FDA Shares Warning About Cath Lab Procedure Kits Due to Risk of Patient Injury

The Food and Drug Administration’s early‑alert system is designed to surface safety concerns before a full‑scale recall, and the latest notice centers on Medline’s NAMIC angiographic control syringes. These Class I devices, used to inject contrast media during cardiac and neuro‑interventional procedures, were previously recalled after four patients suffered serious injuries from a loose or fully disconnected syringe tip. By flagging the syringes embedded in AVID Medical’s convenience kits, the FDA aims to prevent further incidents while the agency continues its investigation into the root cause.

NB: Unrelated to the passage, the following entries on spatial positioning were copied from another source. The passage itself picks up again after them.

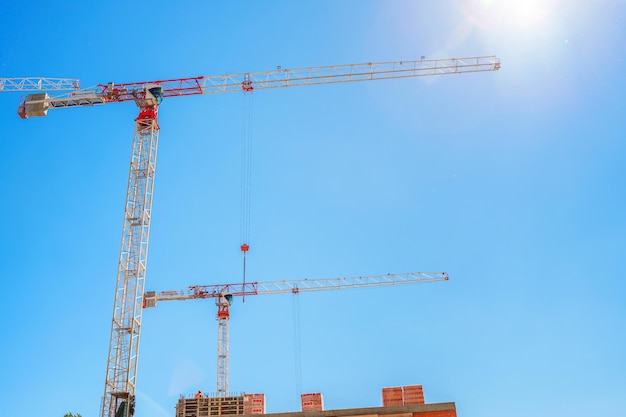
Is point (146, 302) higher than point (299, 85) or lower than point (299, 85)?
lower

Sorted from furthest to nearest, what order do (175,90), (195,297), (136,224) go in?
(195,297) < (175,90) < (136,224)

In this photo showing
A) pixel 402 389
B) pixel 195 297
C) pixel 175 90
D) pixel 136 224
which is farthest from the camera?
pixel 195 297

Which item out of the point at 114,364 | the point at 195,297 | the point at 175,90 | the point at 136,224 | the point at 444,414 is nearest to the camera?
the point at 444,414

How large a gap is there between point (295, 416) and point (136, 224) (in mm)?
45298

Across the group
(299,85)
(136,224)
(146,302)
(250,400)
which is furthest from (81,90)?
(250,400)

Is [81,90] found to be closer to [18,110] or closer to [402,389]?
[18,110]

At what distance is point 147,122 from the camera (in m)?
112

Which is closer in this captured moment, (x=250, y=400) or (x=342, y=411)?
(x=342, y=411)

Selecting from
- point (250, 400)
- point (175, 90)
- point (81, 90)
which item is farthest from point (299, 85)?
point (250, 400)

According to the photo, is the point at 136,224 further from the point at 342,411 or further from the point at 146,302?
the point at 342,411

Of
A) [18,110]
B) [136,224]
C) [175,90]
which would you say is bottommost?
[136,224]

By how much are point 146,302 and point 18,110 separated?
49388mm

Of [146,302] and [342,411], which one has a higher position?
[146,302]

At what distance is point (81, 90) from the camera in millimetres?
112125
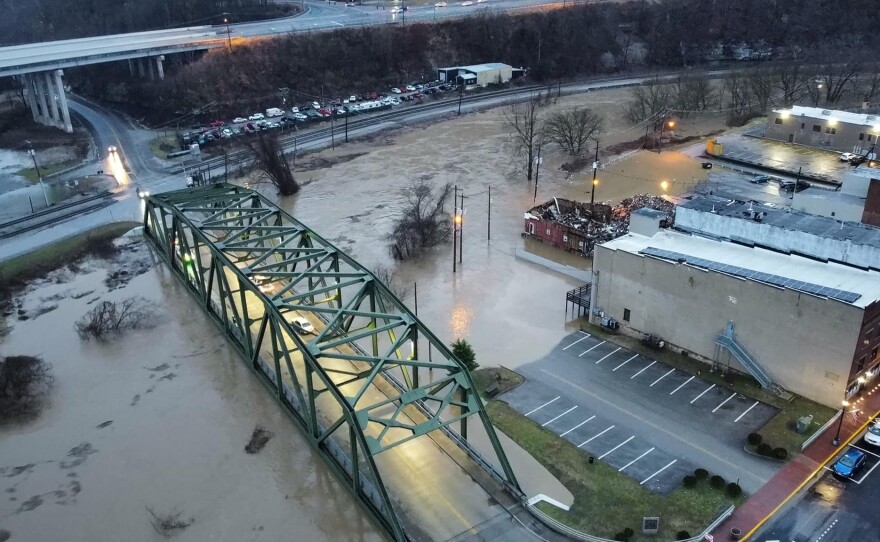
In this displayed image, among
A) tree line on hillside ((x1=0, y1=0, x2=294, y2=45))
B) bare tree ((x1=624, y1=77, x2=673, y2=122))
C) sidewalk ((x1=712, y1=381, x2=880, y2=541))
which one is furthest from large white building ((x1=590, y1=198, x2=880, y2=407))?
tree line on hillside ((x1=0, y1=0, x2=294, y2=45))

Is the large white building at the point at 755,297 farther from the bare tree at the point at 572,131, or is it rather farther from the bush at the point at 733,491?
the bare tree at the point at 572,131

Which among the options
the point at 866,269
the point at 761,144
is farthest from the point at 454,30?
the point at 866,269

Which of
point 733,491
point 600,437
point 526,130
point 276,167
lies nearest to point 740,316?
point 600,437

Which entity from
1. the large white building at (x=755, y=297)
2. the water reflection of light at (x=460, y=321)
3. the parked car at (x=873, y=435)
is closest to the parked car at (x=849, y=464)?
the parked car at (x=873, y=435)

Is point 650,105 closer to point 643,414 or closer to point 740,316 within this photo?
point 740,316

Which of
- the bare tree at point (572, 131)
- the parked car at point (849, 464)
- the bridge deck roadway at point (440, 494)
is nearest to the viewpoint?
the bridge deck roadway at point (440, 494)

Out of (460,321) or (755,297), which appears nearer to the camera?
(755,297)

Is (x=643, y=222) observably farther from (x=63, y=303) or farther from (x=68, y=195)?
(x=68, y=195)
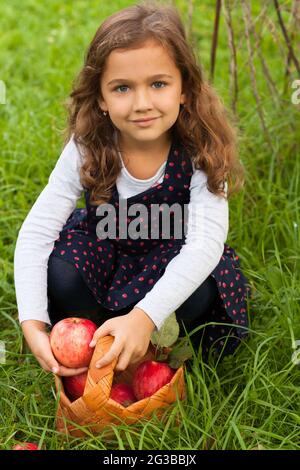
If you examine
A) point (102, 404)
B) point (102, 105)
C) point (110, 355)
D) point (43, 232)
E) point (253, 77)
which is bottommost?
point (102, 404)

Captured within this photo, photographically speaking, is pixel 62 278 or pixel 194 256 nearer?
pixel 194 256

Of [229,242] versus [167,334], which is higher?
[229,242]

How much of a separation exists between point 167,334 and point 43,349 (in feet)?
1.02

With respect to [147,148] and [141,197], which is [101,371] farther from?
[147,148]

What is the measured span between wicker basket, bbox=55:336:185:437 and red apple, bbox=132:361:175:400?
0.04 meters

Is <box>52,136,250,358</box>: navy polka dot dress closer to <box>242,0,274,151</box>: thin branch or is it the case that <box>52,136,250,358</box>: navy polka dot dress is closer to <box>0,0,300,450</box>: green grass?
<box>0,0,300,450</box>: green grass

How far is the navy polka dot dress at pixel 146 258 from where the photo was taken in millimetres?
2002

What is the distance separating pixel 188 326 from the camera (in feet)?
6.82

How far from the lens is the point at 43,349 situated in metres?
1.79

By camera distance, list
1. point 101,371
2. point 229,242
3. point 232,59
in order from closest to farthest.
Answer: point 101,371, point 229,242, point 232,59

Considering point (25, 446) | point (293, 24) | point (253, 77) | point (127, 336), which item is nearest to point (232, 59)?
point (253, 77)

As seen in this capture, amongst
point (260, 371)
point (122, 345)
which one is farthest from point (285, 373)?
point (122, 345)

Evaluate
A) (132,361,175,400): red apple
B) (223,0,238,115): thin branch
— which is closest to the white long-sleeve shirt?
(132,361,175,400): red apple
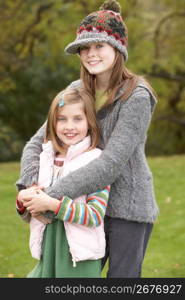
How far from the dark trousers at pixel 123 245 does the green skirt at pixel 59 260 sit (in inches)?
4.0

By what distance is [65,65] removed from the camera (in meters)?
19.3

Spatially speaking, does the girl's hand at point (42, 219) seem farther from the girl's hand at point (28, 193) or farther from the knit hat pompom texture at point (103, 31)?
the knit hat pompom texture at point (103, 31)

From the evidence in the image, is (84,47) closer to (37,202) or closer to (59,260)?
(37,202)

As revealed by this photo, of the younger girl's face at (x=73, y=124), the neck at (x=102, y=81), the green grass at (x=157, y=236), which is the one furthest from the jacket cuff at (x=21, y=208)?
the green grass at (x=157, y=236)

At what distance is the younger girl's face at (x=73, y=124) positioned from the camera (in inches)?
107

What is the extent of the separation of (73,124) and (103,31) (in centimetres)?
49

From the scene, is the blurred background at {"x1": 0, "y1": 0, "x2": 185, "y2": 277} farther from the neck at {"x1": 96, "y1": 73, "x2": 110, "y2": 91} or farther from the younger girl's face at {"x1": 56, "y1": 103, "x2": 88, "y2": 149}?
the younger girl's face at {"x1": 56, "y1": 103, "x2": 88, "y2": 149}

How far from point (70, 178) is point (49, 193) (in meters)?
0.12

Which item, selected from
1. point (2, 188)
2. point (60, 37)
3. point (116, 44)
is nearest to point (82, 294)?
point (116, 44)

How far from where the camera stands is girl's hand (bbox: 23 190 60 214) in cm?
258

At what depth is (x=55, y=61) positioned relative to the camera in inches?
717

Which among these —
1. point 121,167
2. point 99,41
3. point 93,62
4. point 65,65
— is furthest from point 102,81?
point 65,65

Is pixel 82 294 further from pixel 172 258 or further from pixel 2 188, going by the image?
pixel 2 188

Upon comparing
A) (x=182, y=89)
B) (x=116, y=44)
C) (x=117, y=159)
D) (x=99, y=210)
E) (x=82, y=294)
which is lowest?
(x=182, y=89)
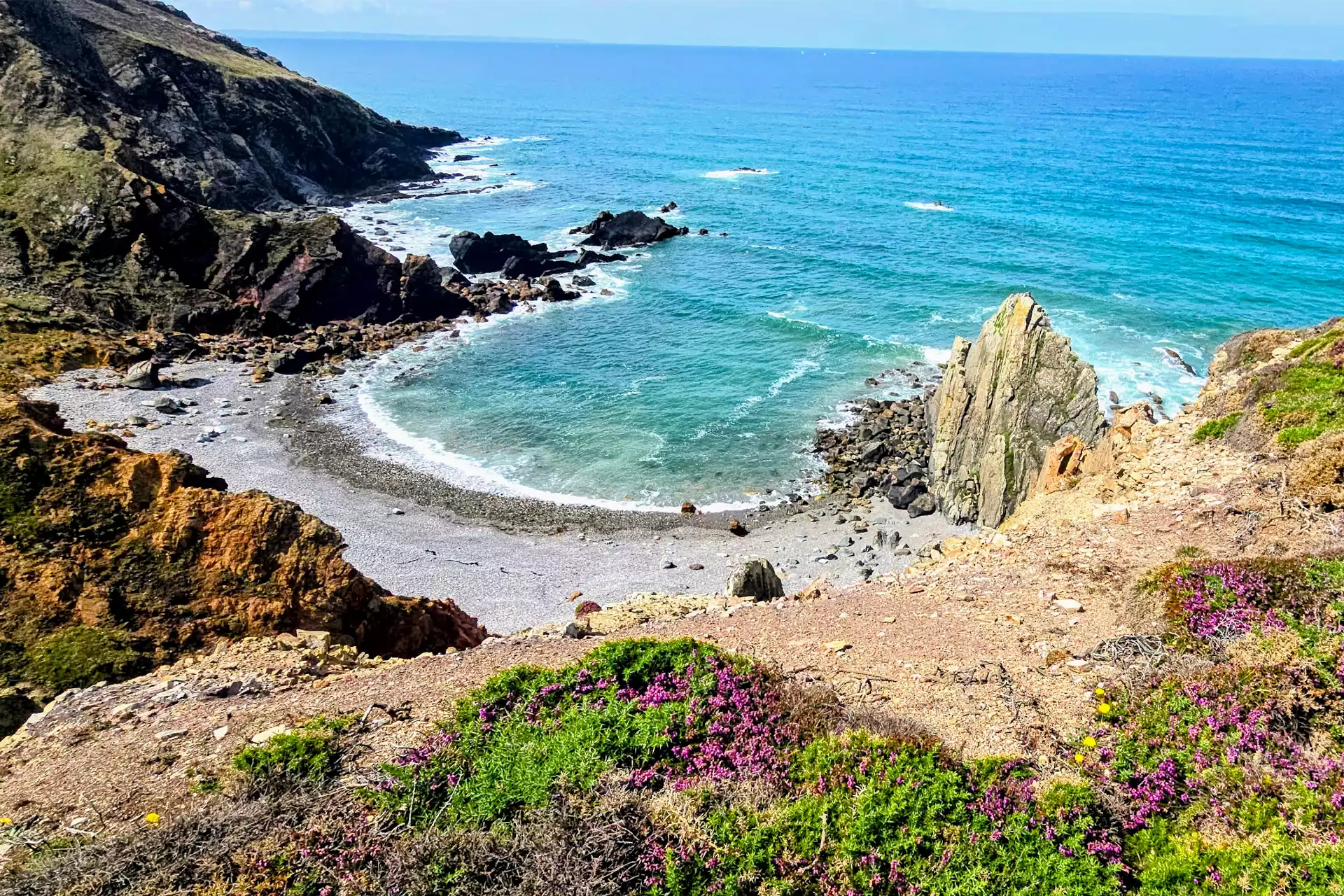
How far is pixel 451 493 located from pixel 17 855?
29.3 metres

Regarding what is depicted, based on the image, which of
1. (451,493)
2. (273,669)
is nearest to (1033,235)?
(451,493)

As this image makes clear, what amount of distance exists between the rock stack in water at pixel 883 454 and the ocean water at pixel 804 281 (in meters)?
1.97

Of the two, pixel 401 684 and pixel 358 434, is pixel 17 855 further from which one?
pixel 358 434

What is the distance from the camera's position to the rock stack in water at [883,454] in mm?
37031

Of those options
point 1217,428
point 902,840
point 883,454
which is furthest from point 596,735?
point 883,454

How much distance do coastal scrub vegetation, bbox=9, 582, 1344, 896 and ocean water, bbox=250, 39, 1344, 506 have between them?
27.3 metres

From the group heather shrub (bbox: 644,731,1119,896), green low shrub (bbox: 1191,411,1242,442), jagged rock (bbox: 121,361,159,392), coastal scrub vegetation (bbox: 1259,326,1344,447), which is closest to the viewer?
heather shrub (bbox: 644,731,1119,896)

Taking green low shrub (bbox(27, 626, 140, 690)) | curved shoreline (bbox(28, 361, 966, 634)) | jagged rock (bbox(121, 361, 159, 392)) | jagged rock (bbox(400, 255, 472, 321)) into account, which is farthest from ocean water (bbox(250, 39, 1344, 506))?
green low shrub (bbox(27, 626, 140, 690))

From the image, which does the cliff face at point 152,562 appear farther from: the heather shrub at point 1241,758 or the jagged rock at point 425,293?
the jagged rock at point 425,293

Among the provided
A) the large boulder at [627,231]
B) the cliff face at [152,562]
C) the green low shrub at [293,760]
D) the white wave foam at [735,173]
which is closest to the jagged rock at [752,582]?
the cliff face at [152,562]

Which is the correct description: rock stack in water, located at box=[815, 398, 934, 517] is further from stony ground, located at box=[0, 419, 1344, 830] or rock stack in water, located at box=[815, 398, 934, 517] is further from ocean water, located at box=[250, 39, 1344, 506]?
stony ground, located at box=[0, 419, 1344, 830]

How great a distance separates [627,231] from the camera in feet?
260

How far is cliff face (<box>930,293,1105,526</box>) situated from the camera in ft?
101

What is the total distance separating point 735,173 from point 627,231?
3812 centimetres
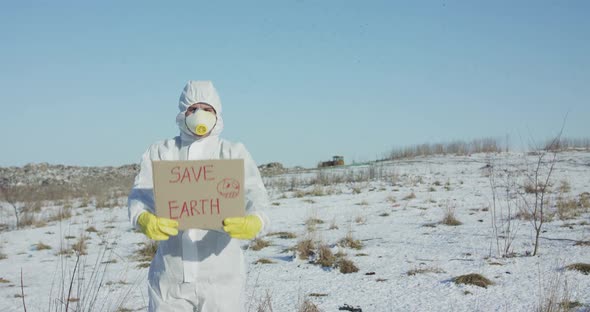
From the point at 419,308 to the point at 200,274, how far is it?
7.41 feet

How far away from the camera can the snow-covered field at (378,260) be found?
4.32 meters

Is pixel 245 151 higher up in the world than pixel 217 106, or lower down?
lower down

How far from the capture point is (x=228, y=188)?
249cm

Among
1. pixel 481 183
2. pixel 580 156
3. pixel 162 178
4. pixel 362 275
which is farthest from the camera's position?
pixel 580 156

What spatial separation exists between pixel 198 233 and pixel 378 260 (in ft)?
11.7

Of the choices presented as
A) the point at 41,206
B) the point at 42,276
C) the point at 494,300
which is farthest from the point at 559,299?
the point at 41,206

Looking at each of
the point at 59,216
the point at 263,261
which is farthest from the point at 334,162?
the point at 263,261

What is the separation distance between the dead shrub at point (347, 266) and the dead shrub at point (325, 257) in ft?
0.34

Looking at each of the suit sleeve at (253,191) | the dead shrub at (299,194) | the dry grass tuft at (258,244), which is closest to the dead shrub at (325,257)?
the dry grass tuft at (258,244)

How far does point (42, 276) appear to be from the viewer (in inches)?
238

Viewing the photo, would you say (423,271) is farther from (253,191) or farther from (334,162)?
(334,162)

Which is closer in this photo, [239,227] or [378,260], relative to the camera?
[239,227]

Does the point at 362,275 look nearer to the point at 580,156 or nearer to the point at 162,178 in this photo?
the point at 162,178

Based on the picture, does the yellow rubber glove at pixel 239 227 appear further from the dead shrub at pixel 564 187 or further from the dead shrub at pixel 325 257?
the dead shrub at pixel 564 187
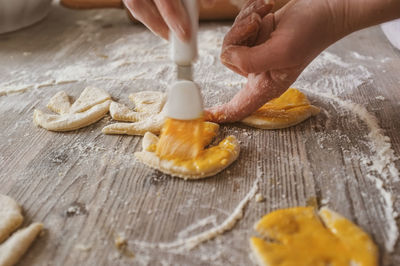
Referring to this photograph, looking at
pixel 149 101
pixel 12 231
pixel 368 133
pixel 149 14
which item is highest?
pixel 149 14

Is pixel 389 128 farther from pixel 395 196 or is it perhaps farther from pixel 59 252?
pixel 59 252

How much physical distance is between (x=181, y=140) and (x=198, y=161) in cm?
7

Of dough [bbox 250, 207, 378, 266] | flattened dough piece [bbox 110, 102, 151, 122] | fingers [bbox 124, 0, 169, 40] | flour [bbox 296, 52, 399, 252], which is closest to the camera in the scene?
dough [bbox 250, 207, 378, 266]

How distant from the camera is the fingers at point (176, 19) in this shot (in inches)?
33.6

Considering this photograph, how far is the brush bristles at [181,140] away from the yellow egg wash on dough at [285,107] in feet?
0.86

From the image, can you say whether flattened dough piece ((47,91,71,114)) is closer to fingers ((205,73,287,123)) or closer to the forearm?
fingers ((205,73,287,123))

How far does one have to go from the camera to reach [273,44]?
967 millimetres

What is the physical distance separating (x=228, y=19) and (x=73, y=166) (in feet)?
4.56

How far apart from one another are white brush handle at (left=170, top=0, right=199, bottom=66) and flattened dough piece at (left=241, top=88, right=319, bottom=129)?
0.33m

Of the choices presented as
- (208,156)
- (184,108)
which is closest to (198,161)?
(208,156)

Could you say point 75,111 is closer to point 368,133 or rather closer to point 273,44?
point 273,44

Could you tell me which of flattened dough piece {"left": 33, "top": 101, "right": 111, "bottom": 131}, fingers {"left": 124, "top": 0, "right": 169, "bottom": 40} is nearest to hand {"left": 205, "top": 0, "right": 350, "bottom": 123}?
fingers {"left": 124, "top": 0, "right": 169, "bottom": 40}

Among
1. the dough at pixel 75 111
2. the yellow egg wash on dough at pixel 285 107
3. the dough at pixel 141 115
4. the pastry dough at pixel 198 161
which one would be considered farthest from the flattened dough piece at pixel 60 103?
the yellow egg wash on dough at pixel 285 107

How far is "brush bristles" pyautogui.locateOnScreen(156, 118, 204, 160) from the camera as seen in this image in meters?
0.97
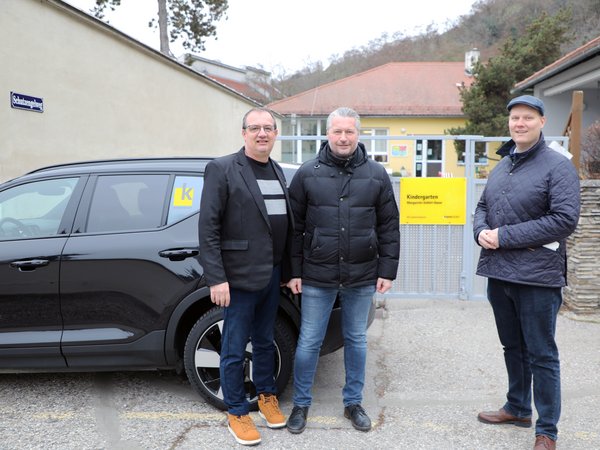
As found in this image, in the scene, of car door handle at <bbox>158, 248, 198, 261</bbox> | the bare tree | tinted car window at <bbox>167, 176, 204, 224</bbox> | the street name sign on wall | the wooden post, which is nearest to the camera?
car door handle at <bbox>158, 248, 198, 261</bbox>

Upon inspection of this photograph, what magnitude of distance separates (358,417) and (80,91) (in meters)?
7.32

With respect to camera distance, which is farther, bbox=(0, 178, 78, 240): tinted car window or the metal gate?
the metal gate

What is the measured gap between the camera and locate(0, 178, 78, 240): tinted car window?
3.53 m

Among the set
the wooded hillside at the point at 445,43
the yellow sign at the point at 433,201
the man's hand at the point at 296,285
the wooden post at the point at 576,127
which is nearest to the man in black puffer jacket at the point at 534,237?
the man's hand at the point at 296,285

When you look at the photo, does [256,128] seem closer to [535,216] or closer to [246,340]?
[246,340]

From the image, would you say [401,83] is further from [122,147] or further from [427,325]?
[427,325]

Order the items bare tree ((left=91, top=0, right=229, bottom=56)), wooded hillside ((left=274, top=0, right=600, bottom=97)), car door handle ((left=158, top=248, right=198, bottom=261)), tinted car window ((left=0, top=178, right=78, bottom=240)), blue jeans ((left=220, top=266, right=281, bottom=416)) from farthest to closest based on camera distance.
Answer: wooded hillside ((left=274, top=0, right=600, bottom=97)), bare tree ((left=91, top=0, right=229, bottom=56)), tinted car window ((left=0, top=178, right=78, bottom=240)), car door handle ((left=158, top=248, right=198, bottom=261)), blue jeans ((left=220, top=266, right=281, bottom=416))

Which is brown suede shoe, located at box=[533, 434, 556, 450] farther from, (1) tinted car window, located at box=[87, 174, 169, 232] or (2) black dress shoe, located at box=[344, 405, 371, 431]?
(1) tinted car window, located at box=[87, 174, 169, 232]

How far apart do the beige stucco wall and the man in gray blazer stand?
5085 mm

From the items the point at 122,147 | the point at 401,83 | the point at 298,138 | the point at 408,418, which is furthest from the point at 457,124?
the point at 408,418

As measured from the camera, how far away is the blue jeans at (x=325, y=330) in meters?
3.07

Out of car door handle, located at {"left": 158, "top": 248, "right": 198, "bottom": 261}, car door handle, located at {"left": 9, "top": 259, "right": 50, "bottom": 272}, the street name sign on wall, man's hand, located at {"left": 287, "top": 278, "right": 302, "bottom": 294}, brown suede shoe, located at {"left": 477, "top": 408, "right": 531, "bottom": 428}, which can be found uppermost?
the street name sign on wall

Interventional cardiology suites rely on streamlined cath‑lab kits to maintain procedural efficiency, and the inclusion of a faulty syringe threatens that workflow. AVID Medical has been instructed to affix prominent warning labels that direct staff to remove and discard the Medline syringes before any contrast injection. Hospitals that lack alternative devices must exercise “extreme caution and vigilance,” a directive that may lengthen preparation time and increase staffing vigilance. The advisory also underscores the importance of robust inventory checks, prompting many facilities to audit their kit contents and update standard operating procedures immediately.

The episode highlights a broader regulatory trend toward tighter oversight of bundled medical device kits. Manufacturers are increasingly expected to validate every component’s compatibility and to provide clear, actionable labeling when a risk is identified. For suppliers, the cost of re‑labeling and potential product downtime can erode margins, while hospitals face liability exposure if a preventable injury occurs. Analysts predict that the FDA may move from advisory alerts to formal enforcement actions if compliance falters, prompting the industry to invest in more rigorous quality‑control systems and diversified supply chains to mitigate future disruptions.